Buharî Hadis No: 1198- Enes ibn-i Mâlik’ten (ra) gelen bir rivâyete göre, Peygamberin Ashabı (hendek kazdıkları müddetçe) daima:
-Biz o mü’minleriz ki, İslâm’da ebedi sebat etmek üzere Muhammed’e söz vermişizdir, derlerdi de Resûlullah (sav) da onlara:
-Yâ Rabb! Hayır ve saadet ancak âhiret saadetidir. Ensâr ve muhacirler hakkında mübarek kıl, diye cevap verirdi.
Bu hadisi Buharî, cihada teşvik için açtığı bir bâbında rivâyet etmiştir. Enfâl Sûresi’nin 65. âyetinin mazmûnundan aldığı bu unvanda müellif Buharî âyeti de zikretmiştir ki, meâli şöyledir:
“Peygamberim, mü’minleri cihada teşvik et! Eğer sizden (harbin şiddetlerine) sabredecek yirmi (kişi) bulunursa, onlar ikiyüz (düşman)a galebe ederler. Ve eğer sizden yüz kişi olursa, onlar o küfredenlerden binine galebe ederler. (Çünkü) kâfirler idraksiz bir gürûhtur.”
Bu âyet-i kerime, Bedir gazâsında harb başlamazdan önce Beydâ mevkiinde nâzil olmuştur. İbn-i Ebî Hâtem’in Şa’bî’den gelen bir rivâyetine göre, bu âyet nâzil olduktan sonra Resûlullah (sav) Ashabı’na saff-ı harb nizamına girip düşmanla karşı karşıya geldiklerinde düşmana saldırmaya teşvik ederdi. Nitekim Bedir’de cennet vaadiyle teşvik eylemiş ve galebe tahakkuk etmişti.
“Şimdi Allah sizden (yükünüzü) yeğniletti. Ve bildi ki, sizde muhakkak bir zaaf vardır. İmdi sizden sabredebilecek yüz (kişi) olursa, onlar ikiyüze galebe ederler. Sizden bin (kişi) olursa, onlar da Allah’ın izniyle ikibine galebe ederler. Çünkü Allah sabredenlerle beraberdir.” (Sûre-i Enfâl Âyet: 66)

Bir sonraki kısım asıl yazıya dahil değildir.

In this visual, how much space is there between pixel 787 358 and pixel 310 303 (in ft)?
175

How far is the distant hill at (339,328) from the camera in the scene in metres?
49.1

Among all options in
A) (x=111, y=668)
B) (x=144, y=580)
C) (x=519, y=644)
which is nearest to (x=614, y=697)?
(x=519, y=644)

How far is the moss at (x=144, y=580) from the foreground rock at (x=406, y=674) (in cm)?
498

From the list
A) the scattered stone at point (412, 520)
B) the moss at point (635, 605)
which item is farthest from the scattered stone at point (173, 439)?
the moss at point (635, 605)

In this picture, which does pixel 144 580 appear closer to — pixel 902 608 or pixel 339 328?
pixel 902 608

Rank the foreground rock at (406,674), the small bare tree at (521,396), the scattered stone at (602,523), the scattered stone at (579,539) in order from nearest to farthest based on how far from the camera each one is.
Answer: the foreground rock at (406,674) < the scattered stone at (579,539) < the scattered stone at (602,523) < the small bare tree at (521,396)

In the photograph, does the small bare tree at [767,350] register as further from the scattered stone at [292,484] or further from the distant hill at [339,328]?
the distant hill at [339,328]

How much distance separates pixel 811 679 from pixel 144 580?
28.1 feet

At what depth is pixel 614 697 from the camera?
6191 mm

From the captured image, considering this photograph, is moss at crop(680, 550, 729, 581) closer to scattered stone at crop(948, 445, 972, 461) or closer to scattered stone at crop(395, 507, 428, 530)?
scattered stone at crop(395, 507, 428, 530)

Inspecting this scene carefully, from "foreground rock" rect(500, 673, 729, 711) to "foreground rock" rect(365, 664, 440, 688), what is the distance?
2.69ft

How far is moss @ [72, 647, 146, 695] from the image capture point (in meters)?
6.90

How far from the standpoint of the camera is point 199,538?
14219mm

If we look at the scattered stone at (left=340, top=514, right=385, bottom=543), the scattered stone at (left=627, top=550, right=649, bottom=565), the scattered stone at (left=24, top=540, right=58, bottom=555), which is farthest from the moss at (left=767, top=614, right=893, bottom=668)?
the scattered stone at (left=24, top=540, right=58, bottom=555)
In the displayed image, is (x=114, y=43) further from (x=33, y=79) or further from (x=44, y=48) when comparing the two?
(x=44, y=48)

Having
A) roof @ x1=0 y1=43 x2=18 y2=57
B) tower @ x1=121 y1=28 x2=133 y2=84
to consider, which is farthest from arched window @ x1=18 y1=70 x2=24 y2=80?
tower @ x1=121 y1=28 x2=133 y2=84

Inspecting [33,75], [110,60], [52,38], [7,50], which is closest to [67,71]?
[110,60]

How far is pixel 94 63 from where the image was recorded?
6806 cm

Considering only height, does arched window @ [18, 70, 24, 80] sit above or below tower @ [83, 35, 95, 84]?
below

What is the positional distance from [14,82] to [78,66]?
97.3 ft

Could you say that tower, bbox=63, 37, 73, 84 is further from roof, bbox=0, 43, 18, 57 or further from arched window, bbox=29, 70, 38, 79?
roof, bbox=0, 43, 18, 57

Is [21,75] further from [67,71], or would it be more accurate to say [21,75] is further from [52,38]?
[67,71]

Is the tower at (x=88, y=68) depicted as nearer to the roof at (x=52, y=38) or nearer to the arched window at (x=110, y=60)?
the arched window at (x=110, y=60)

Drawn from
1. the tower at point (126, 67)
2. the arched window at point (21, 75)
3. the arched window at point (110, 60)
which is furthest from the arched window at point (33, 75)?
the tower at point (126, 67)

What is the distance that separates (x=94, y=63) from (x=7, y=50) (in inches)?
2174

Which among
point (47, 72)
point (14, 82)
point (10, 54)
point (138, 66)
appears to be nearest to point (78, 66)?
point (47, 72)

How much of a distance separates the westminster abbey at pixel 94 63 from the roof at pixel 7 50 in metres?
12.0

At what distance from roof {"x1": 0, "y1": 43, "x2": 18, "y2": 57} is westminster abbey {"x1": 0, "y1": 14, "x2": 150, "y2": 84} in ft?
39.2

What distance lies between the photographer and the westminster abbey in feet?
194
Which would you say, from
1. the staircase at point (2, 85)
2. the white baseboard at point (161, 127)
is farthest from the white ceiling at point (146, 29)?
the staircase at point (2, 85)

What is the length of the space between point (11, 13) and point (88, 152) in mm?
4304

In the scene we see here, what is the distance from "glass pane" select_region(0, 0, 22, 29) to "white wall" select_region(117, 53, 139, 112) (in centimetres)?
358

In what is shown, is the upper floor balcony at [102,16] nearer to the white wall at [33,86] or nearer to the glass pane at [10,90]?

Bu âyet-i kerimenin mazmûnuna göre, harb sahasında Müslüman kuvveti düşmanın yarısı derecesinde az ve zaif olursa çarpışmak vâcibdir, panik yoktur. Fakat bundan da az bir hadde indiği sûrette düşmana atılmak vâcib değildir. Belki bir takım harb vesilesi olabilecek şeylere göz yumarak harb tehlikesini atlatmak câiz olur. Ali ibn-i Ebî Talha’nın İbn-i Abbas’tan (ra) rivâyeti de böyledir. Bazı ehl-i ilimden de bu sûretle rivâyet olunmuştur. Mezkûr hadisten istifade edilen faideler cümlesinden birisi, memleketi düşmana karşı muhafaza için serhadları tutmak ve kapamak, Allah yolunda harb ve kıtâl ecri gibi ecri mûcib olduğudur.